Before you reproduce the entries that follow, strip out any image they contain and keep the rest exact.
[[ The data open ]]
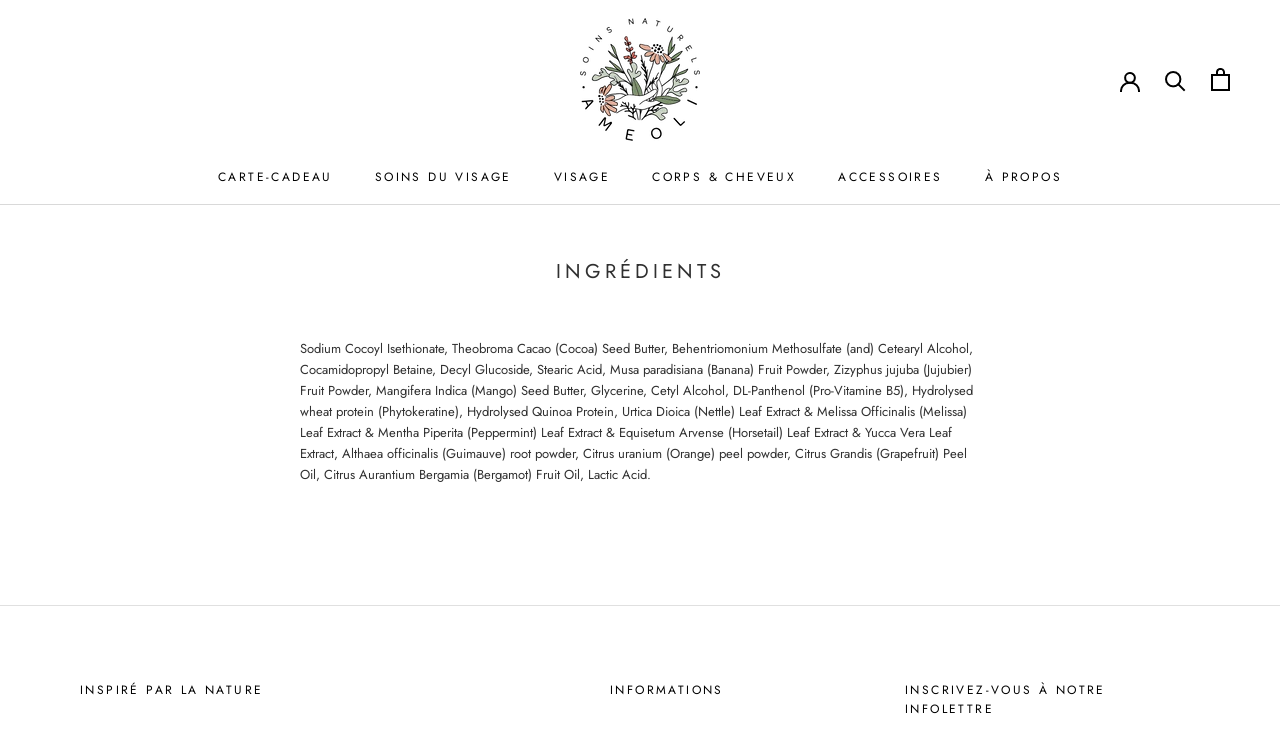

--- FILE ---
content_type: text/css
request_url: https://www.ameoli.com/cdn/shop/t/9/assets/custom.css?v=33014324286018901671617131370
body_size: -536
content:
#shopify-section-collection-template .PageHeader--withBackground .Heading {
  color: black;
}

#shopify-section-collection-template .PageHeader .SectionHeader__Description > p > img {
  display: none;
}



--- FILE ---
content_type: text/javascript
request_url: https://www.ameoli.com/cdn/shop/t/9/assets/custom.js?v=183944157590872491501603281354
body_size: -611
content:
//# sourceMappingURL=/cdn/shop/t/9/assets/custom.js.map?v=183944157590872491501603281354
[[ The data closed ]]
=== Answer section ===
--- FILE ---
content_type: text/css
request_url: https://www.ameoli.com/cdn/shop/t/9/assets/custom.css?v=33014324286018901671617131370
body_size: -536
content:
#shopify-section-collection-template .PageHeader--withBackground .Heading {
  color: black;
}

#shopify-section-collection-template .PageHeader .SectionHeader__Description > p > img {
  display: none;
}



--- FILE ---
content_type: text/javascript
request_url: https://www.ameoli.com/cdn/shop/t/9/assets/custom.js?v=183944157590872491501603281354
body_size: -611
content:
//# sourceMappingURL=/cdn/shop/t/9/assets/custom.js.map?v=183944157590872491501603281354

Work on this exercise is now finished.